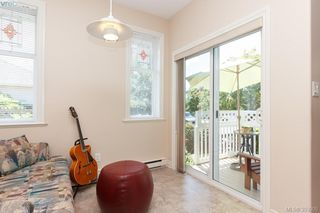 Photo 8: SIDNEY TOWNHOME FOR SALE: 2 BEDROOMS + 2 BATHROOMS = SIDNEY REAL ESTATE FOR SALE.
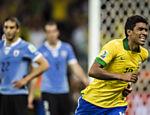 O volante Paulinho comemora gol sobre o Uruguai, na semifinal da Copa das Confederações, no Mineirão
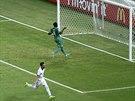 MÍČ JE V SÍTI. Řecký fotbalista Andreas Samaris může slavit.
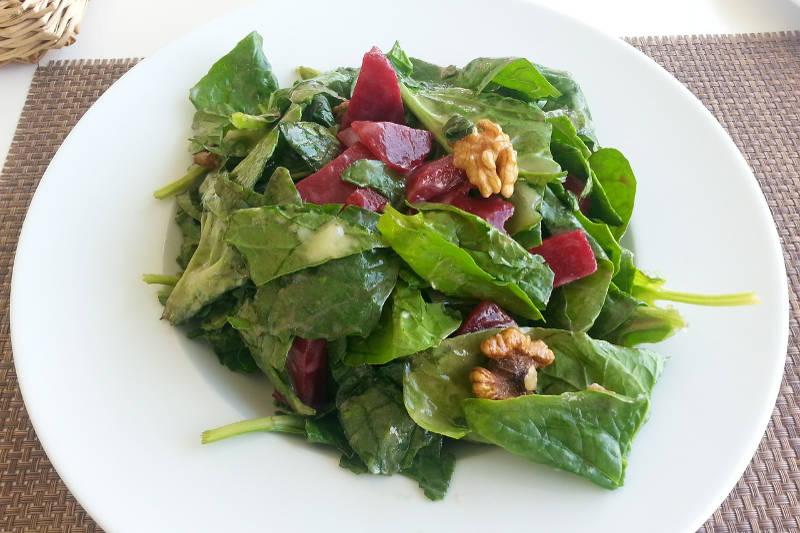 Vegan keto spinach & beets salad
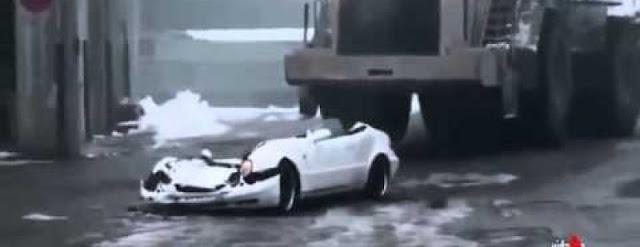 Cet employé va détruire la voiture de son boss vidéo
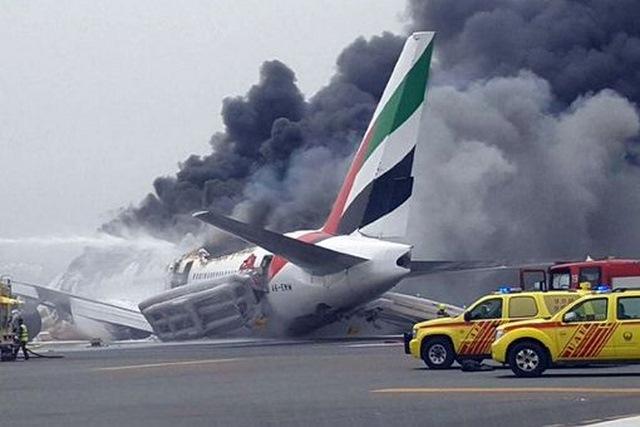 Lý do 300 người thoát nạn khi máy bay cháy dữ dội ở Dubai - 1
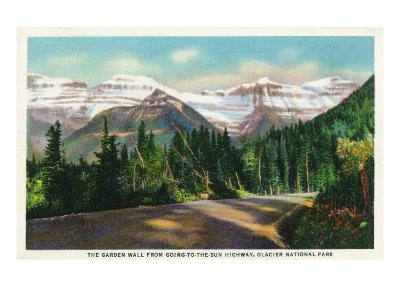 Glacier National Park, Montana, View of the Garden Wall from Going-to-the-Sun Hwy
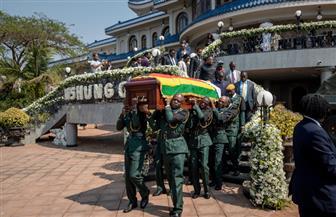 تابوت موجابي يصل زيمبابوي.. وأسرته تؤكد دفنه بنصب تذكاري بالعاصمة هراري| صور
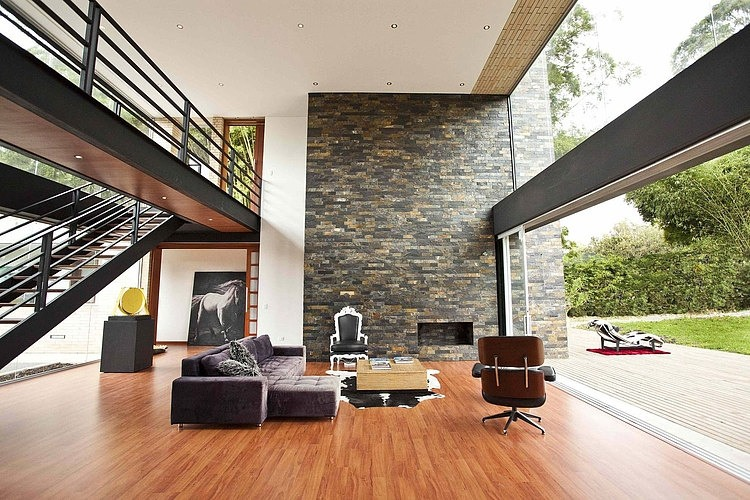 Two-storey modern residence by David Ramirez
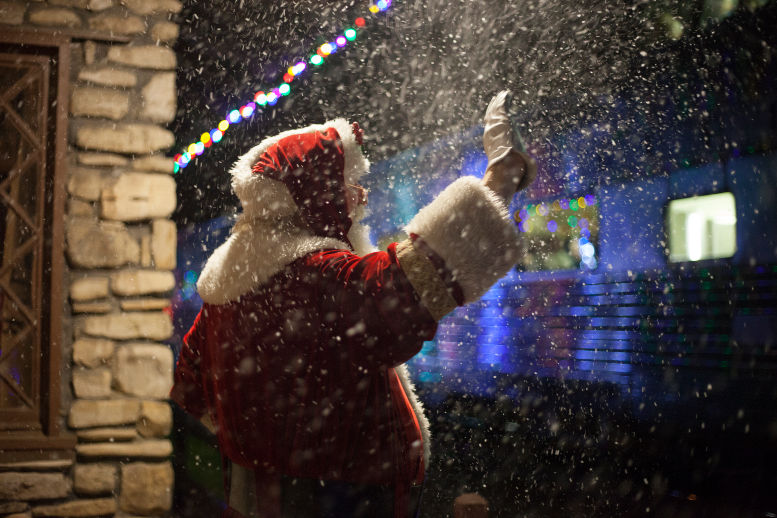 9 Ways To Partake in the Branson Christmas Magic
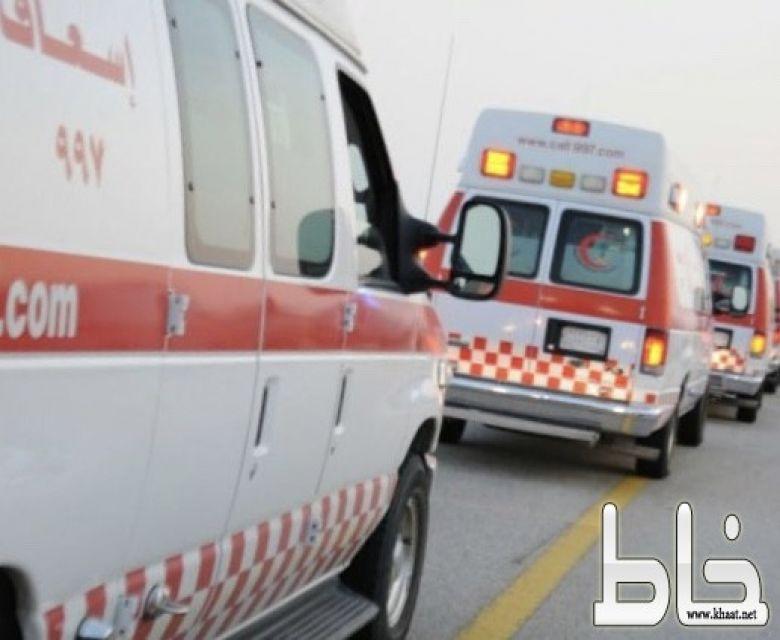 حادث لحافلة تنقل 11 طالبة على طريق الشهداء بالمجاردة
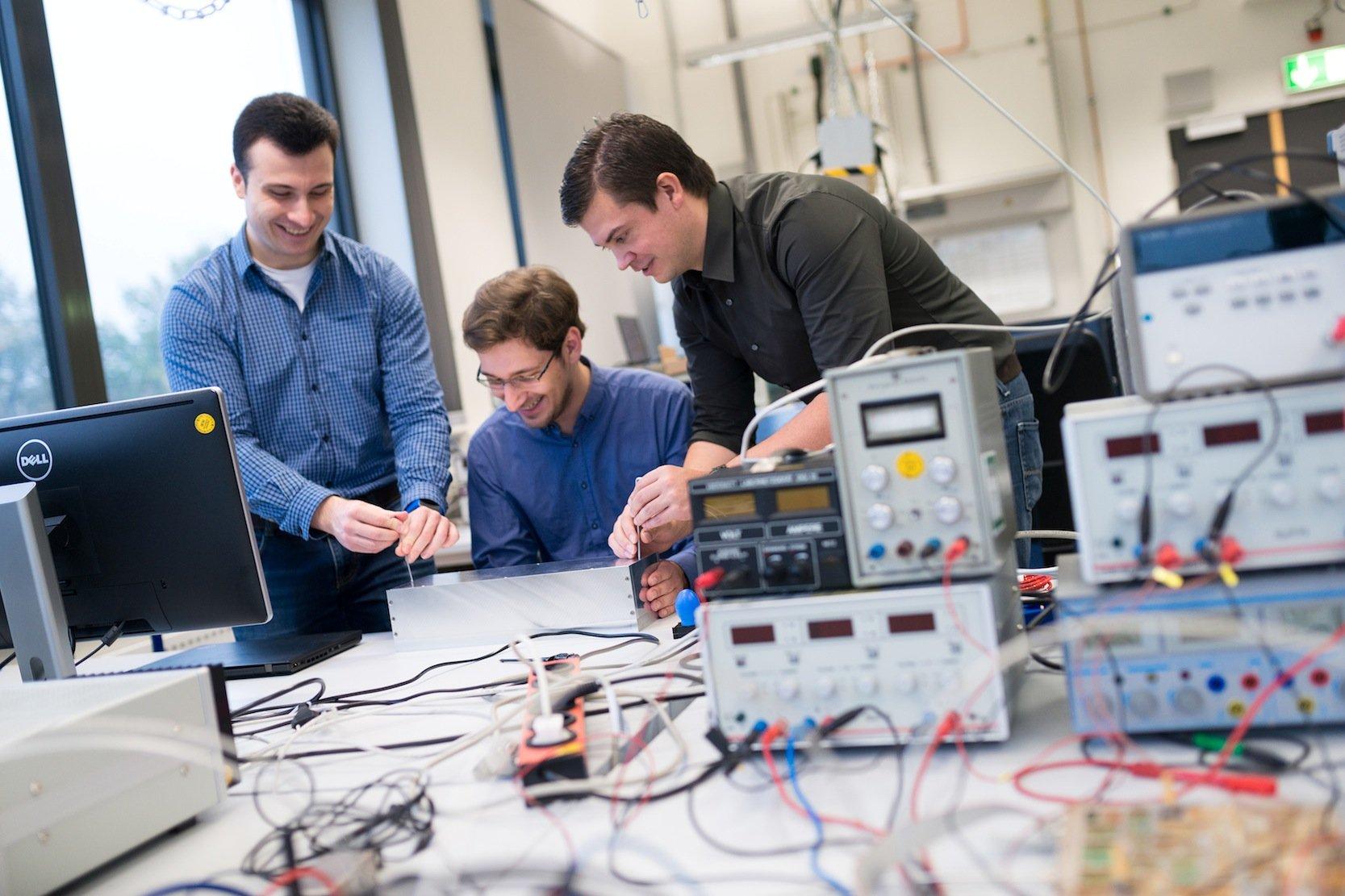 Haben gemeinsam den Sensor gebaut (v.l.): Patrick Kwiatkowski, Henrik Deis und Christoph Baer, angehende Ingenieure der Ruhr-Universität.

--

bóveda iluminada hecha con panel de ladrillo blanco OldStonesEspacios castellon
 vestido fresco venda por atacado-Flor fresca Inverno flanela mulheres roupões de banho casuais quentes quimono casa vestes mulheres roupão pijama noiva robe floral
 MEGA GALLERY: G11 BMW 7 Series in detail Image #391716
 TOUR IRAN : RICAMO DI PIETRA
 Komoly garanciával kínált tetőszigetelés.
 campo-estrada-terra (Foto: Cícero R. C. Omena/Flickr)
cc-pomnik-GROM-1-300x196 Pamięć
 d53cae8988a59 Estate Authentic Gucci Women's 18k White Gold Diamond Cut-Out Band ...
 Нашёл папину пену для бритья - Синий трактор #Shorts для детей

> WHAT YOU WILL DO
Looking above, find the stretch of lines that opens with the one holding "Glacier National Park, Montana, View" and closes with the one holding "Haben gemeinsam den". Copy it exactly, pictures excluded.

> ANSWER SECTION
 Glacier National Park, Montana, View of the Garden Wall from Going-to-the-Sun Hwy
 تابوت موجابي يصل زيمبابوي.. وأسرته تؤكد دفنه بنصب تذكاري بالعاصمة هراري| صور
 Two-storey modern residence by David Ramirez
 9 Ways To Partake in the Branson Christmas Magic
 حادث لحافلة تنقل 11 طالبة على طريق الشهداء بالمجاردة
 Haben gemeinsam den Sensor gebaut (v.l.): Patrick Kwiatkowski, Henrik Deis und Christoph Baer, angehende Ingenieure der Ruhr-Universität.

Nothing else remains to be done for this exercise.